Orderbook spread widening and depth decline

LiquidityDirection:BearishSeverity:High
Insufficient data

Pattern specifics:

This is a repeatable microstructure signal.

When market-making liquidity withdraws — evidenced by a persistent increase in top-of-book spread (e.g., spread > 2x median over a rolling 5–14 day window) and a sharp reduction in displayed depth (e.g., cumulative size within 1% of mid price drops by >30%) — HIVE becomes vulnerable to outsized moves on moderate flows.

Why it matters:

HIVE is often listed on a mix of smaller exchanges and DEX pools; when liquidity providers pull layers of resting orders, even modest sell volumes can move price heavily and limit buyers for re-accumulation.

Monitoring rules:

Track spread and depth on the top 3 venues by HIVE volume; compute normalized spread (spread / mid) and normalized depth (size per price tick) and alert when thresholds breach on at least 2 venues simultaneously.

Combine with on-chain indicators (spike in exchange deposit transactions, sudden unstake events) to increase confidence.

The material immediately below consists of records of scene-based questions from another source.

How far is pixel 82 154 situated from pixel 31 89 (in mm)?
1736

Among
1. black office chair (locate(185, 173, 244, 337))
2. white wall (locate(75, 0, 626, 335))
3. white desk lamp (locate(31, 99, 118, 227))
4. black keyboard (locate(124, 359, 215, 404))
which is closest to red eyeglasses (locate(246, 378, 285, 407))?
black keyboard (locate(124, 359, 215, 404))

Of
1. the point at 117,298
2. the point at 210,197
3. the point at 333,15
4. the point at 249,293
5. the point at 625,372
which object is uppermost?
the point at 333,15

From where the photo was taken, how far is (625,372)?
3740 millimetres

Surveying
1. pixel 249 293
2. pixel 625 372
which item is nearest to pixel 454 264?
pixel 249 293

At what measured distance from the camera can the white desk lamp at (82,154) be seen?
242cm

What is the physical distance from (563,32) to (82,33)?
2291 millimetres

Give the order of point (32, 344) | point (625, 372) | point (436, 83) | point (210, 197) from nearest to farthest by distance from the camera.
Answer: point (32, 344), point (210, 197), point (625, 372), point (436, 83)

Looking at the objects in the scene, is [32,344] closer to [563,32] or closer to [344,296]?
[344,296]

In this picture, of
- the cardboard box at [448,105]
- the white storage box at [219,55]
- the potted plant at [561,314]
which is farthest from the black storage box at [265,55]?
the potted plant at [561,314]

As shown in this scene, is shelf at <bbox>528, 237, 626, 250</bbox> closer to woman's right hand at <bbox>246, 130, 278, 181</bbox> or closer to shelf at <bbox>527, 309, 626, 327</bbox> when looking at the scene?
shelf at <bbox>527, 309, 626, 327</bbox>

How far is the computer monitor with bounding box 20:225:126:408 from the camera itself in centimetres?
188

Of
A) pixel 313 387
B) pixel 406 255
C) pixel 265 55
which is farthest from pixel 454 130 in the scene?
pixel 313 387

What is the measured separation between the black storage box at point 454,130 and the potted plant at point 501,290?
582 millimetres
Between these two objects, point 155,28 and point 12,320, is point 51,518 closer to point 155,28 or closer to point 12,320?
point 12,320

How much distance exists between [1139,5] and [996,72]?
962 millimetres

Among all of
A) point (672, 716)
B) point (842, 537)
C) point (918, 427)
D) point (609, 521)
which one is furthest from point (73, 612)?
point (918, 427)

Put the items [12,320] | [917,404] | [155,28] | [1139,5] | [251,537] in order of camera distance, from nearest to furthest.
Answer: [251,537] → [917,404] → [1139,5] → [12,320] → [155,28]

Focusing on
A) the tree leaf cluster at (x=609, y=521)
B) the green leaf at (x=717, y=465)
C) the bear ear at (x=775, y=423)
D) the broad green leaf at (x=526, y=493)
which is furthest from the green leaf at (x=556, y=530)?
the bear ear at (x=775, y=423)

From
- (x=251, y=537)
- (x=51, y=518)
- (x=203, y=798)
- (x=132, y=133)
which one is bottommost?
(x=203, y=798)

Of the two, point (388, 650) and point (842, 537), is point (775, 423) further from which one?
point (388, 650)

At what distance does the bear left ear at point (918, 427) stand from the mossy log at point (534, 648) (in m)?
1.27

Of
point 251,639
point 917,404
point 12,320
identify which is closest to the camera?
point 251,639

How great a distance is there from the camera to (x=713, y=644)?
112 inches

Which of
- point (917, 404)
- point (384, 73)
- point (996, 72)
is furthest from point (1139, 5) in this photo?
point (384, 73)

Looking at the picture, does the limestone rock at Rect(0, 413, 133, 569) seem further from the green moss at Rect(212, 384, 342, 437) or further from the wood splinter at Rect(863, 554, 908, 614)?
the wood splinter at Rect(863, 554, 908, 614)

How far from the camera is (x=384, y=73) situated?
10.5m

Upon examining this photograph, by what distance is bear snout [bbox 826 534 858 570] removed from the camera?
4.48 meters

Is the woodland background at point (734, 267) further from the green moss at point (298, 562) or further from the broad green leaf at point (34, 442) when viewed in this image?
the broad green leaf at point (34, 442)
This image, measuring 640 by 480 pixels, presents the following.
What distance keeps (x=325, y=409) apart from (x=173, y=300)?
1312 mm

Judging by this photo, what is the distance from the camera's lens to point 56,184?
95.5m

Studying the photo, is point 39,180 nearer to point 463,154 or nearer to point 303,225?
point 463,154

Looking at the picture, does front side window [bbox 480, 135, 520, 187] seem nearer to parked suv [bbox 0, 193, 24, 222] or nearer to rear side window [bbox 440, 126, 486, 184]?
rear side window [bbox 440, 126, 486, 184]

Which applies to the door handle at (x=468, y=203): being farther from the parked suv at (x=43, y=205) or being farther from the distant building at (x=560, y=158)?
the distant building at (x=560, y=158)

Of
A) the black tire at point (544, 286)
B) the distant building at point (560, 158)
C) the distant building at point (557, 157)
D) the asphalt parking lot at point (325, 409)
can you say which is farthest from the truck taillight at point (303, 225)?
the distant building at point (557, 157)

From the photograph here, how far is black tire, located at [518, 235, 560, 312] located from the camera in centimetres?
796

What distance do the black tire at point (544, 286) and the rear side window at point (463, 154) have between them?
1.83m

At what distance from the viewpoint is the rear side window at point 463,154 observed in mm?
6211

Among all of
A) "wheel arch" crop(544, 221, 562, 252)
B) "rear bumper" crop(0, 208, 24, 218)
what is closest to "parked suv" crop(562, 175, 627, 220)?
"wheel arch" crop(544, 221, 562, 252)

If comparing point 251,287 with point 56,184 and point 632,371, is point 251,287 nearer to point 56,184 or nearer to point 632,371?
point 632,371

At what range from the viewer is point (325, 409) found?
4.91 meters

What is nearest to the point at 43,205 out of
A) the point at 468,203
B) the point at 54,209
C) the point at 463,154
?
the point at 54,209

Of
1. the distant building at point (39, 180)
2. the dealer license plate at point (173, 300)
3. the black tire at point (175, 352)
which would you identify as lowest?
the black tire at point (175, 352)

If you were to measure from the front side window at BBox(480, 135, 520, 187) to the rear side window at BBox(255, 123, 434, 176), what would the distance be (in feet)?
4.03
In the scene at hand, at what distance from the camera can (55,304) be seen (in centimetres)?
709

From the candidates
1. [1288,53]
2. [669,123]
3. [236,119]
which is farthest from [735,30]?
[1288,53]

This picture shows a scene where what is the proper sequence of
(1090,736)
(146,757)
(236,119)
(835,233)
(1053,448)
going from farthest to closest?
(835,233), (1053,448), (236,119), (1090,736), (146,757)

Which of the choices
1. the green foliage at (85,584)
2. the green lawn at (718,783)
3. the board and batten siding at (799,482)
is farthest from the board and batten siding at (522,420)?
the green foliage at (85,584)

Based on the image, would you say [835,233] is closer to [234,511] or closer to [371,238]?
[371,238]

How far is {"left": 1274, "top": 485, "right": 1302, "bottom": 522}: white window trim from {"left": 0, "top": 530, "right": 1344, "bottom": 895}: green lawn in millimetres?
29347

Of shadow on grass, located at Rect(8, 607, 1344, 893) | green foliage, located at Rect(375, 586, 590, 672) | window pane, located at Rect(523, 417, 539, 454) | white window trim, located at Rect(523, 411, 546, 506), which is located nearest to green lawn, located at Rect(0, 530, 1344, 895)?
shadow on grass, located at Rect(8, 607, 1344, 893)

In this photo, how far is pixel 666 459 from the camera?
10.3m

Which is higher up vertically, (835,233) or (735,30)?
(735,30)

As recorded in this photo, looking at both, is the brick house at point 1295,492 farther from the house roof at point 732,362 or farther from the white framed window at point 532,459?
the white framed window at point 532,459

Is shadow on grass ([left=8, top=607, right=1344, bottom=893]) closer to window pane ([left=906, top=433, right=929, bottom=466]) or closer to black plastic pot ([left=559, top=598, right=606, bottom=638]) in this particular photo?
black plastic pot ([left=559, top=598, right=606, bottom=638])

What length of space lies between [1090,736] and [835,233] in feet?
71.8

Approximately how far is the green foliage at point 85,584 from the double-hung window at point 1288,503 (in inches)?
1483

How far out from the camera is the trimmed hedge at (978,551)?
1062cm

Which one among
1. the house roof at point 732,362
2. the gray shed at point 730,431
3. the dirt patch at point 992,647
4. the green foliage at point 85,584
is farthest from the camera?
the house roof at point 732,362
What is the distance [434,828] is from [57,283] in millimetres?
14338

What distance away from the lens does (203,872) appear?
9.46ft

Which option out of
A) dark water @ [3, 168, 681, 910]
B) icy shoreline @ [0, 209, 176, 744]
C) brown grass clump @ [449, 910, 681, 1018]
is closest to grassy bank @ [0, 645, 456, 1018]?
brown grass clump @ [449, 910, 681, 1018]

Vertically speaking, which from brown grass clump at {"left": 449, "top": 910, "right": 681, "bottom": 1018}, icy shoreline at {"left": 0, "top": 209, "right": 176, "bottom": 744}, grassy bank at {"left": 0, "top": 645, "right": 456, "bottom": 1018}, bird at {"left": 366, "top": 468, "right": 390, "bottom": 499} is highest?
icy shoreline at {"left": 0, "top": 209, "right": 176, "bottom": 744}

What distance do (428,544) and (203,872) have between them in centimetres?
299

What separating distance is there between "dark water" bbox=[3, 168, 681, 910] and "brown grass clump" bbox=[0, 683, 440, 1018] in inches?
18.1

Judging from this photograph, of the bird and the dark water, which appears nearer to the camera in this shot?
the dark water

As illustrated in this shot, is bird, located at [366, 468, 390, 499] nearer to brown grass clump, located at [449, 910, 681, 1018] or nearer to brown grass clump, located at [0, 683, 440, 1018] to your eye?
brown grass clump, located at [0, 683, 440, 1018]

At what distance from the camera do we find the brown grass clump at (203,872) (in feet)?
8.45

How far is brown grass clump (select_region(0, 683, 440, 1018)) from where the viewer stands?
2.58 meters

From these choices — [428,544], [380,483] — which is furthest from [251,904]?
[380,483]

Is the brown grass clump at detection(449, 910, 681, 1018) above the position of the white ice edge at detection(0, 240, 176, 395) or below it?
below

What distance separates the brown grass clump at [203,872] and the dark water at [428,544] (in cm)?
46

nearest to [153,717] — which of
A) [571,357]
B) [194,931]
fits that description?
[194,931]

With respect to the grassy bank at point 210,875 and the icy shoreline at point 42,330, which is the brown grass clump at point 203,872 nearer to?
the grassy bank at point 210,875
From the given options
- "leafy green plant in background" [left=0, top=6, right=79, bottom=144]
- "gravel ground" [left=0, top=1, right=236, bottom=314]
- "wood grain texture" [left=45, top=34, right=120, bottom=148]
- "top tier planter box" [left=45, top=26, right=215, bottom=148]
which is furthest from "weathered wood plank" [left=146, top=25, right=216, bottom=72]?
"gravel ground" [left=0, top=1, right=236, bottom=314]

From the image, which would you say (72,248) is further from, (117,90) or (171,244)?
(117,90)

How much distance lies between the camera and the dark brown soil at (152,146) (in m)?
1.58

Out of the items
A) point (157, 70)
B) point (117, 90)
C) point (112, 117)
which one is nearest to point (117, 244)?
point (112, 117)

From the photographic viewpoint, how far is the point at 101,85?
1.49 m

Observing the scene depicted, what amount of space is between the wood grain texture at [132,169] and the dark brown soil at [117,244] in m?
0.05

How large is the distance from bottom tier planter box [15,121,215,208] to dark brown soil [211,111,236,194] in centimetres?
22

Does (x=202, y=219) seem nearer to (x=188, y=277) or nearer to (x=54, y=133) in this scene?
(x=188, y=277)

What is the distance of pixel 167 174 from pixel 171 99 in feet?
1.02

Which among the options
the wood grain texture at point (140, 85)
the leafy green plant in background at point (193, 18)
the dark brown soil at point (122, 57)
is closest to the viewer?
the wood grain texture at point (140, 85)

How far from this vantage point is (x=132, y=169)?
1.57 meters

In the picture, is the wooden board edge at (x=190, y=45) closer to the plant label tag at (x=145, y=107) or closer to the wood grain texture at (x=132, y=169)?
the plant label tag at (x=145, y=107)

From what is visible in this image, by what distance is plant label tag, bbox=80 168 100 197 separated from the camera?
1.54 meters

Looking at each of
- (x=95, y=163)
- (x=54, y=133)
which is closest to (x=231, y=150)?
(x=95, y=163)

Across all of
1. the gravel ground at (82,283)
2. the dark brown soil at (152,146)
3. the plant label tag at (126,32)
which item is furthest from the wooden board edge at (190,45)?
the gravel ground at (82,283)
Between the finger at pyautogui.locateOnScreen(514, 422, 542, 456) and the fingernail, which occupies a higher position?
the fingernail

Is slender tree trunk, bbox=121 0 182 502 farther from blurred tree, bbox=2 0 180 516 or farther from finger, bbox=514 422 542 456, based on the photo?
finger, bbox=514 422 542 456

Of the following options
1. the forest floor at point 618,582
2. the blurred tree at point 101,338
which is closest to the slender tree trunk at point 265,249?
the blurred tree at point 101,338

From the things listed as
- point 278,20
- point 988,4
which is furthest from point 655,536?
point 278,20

Expected behavior and tactics:

Fragile rallies during low depth often fail on retest of highs and produce fast mean reversion — trade tactics include reducing size, widening stop distances, increasing execution patience, or preferring limit liquidity provision rather than market entries.

Caveats:

DEX pool dynamics (impermanent loss arbitrage, LP incentives) can temporarily mask book weakness; incorporate pool TVL and AMM spread in the monitoring to avoid false positives.